■ Goal of the exercise
Rewrite the rows from the line containing "What is the extent" through the end of the rows, inclusive, with "gap" replaced by "separation" and everything else left unchanged.
##### Data supplied
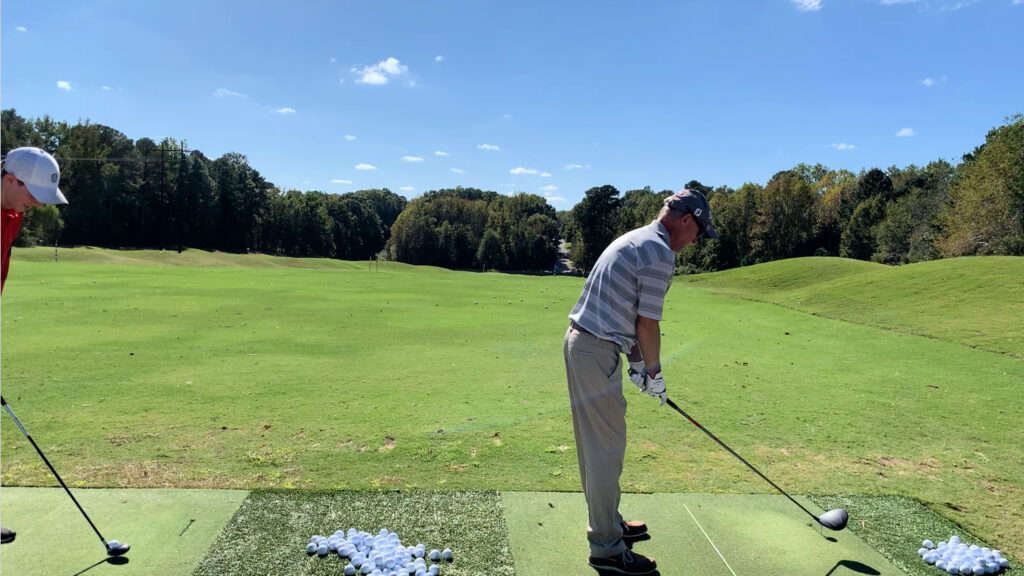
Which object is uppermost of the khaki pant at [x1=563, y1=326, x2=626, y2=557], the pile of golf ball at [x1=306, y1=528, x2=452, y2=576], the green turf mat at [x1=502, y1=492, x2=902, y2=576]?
the khaki pant at [x1=563, y1=326, x2=626, y2=557]

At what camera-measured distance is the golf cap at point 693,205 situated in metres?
3.72

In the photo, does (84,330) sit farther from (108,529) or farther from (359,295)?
(359,295)

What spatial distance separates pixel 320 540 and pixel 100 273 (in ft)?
102

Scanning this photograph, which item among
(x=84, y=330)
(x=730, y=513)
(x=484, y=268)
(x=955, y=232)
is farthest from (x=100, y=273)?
(x=484, y=268)

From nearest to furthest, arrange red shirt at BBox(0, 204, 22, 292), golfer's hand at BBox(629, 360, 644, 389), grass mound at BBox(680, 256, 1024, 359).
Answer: red shirt at BBox(0, 204, 22, 292)
golfer's hand at BBox(629, 360, 644, 389)
grass mound at BBox(680, 256, 1024, 359)

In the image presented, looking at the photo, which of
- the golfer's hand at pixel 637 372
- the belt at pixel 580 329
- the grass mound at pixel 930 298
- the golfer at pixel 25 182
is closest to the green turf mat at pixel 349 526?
the golfer's hand at pixel 637 372

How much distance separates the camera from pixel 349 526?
4078mm

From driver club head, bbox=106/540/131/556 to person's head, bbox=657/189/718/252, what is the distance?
12.9ft

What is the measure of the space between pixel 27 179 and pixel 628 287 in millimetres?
3493

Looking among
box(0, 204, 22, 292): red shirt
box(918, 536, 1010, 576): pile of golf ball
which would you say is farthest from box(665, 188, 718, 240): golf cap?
box(0, 204, 22, 292): red shirt

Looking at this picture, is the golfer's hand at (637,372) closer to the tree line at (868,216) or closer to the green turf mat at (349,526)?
the green turf mat at (349,526)

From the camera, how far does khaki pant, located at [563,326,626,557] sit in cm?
361

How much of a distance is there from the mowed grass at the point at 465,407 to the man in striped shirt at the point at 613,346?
1.19 m

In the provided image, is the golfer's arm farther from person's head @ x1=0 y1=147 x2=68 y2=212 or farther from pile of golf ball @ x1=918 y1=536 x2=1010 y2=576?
person's head @ x1=0 y1=147 x2=68 y2=212
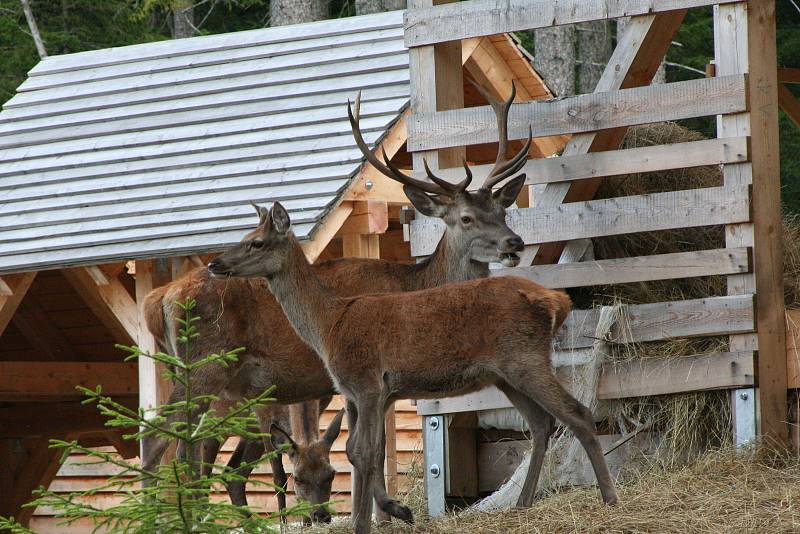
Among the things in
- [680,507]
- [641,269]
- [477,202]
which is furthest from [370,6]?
[680,507]

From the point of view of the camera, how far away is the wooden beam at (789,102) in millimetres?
10916

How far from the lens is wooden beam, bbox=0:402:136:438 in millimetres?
16250

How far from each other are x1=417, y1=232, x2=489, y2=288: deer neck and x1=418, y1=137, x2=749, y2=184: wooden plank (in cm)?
69

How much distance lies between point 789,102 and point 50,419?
9.59m

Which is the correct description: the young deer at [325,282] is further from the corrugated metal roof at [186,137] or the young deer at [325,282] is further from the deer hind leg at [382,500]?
the corrugated metal roof at [186,137]

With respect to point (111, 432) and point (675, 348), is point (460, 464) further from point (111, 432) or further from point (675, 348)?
point (111, 432)

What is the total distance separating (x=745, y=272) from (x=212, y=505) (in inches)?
177

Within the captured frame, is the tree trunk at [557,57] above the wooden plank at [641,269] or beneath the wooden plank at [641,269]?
above

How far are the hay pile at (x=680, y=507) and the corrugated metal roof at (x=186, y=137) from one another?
12.5 ft

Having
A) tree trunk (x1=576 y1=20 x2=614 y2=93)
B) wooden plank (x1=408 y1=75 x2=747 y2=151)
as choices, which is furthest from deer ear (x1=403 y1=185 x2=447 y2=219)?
tree trunk (x1=576 y1=20 x2=614 y2=93)

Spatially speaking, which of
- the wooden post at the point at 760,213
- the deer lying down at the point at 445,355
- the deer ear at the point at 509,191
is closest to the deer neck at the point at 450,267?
the deer ear at the point at 509,191

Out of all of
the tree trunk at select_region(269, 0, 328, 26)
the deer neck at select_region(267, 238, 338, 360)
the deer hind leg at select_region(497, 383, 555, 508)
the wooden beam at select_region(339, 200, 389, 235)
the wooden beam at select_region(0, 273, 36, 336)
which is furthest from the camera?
the tree trunk at select_region(269, 0, 328, 26)

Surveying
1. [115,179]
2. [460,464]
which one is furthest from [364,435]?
[115,179]

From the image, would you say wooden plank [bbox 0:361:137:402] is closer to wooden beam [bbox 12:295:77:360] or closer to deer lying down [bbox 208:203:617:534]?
wooden beam [bbox 12:295:77:360]
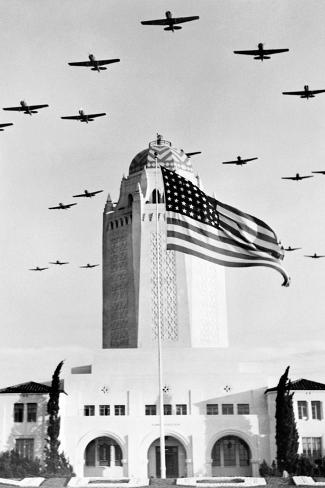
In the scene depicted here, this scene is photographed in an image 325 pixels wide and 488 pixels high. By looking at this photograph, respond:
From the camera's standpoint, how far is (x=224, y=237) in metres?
50.4

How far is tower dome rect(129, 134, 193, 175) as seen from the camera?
9625 centimetres

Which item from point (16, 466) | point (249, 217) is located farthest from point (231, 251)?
point (16, 466)

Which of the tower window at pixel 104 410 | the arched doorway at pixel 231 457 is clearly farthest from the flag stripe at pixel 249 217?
the tower window at pixel 104 410

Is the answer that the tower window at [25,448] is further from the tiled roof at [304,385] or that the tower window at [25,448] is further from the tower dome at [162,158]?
the tower dome at [162,158]

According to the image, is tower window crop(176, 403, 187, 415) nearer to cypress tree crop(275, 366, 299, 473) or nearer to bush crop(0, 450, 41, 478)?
cypress tree crop(275, 366, 299, 473)

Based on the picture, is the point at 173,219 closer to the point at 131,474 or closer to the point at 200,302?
the point at 131,474

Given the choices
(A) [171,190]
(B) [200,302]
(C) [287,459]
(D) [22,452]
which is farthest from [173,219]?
(B) [200,302]

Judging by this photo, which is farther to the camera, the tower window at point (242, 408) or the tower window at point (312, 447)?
the tower window at point (242, 408)

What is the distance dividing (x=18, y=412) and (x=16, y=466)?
9681mm

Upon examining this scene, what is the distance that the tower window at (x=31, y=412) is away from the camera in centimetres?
7125

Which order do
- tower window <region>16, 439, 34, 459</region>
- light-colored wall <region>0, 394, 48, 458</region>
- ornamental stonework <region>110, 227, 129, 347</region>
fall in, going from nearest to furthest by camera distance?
tower window <region>16, 439, 34, 459</region>, light-colored wall <region>0, 394, 48, 458</region>, ornamental stonework <region>110, 227, 129, 347</region>

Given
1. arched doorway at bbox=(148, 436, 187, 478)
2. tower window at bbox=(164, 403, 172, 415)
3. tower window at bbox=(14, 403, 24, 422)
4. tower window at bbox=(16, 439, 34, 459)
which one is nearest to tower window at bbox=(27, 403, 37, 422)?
tower window at bbox=(14, 403, 24, 422)

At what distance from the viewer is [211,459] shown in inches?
2803

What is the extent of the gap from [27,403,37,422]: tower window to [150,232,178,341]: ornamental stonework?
59.8 ft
##########
■ Answer to the problem
What is the extent of the separation from [27,403,37,422]: tower window to [150,232,178,341]: ornamental stonework?
59.8 ft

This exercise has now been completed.